İsrail'in iki yıldan bu yana dünyanın gözü önünde sergilediği soykırım başta ABD olmak üzere Batılı hükümetlerin tavizsiz desteğiyle gerçekleşti. Buna mukabil, söz konusu Batı ülkelerinde ilk günden bu yana her hafta sonu neredeyse her şehirde bir Gazze eylemi düzenlendi.
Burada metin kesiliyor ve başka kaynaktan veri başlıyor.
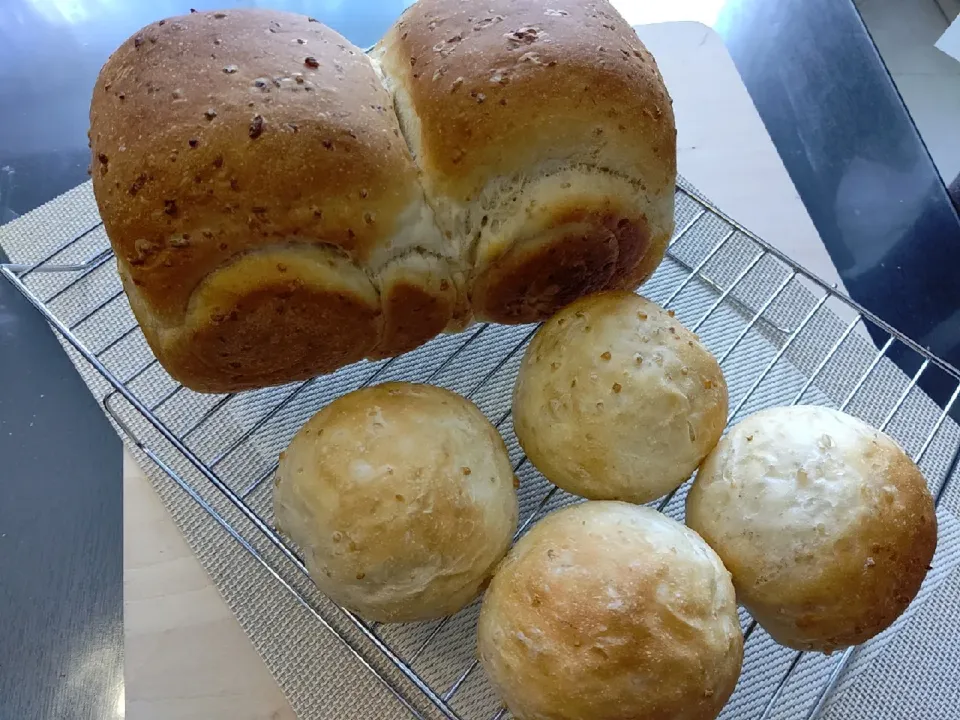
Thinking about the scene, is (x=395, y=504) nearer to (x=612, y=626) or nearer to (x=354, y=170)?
(x=612, y=626)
Berlin'de, Paris'te, Melbourne'da, Dublin'de, Londra'da, New York'ta ve başka birçok şehirde gördüğümüz manzara İslam ülkelerinde pek rastlanmayan bir manzaraydı.
Her birine on binlerce kişinin katıldığı kitlesel gösterilerin etkisiyle Batı başkentlerinin İsrail'e desteği de giderek azaldı, hatta bugün İngiltere ve Fransa gibi ülkeler Filistin'i tanımaya hazırlanıyor.
Böyle bir kamuoyu baskısının İslam ülkelerinde söz konusu olmadığı aşikar. Biraz da bu yüzden İslam dünyasının Gazze hassasiyeti Batı dünyasının gerisinde gibi görünüyor.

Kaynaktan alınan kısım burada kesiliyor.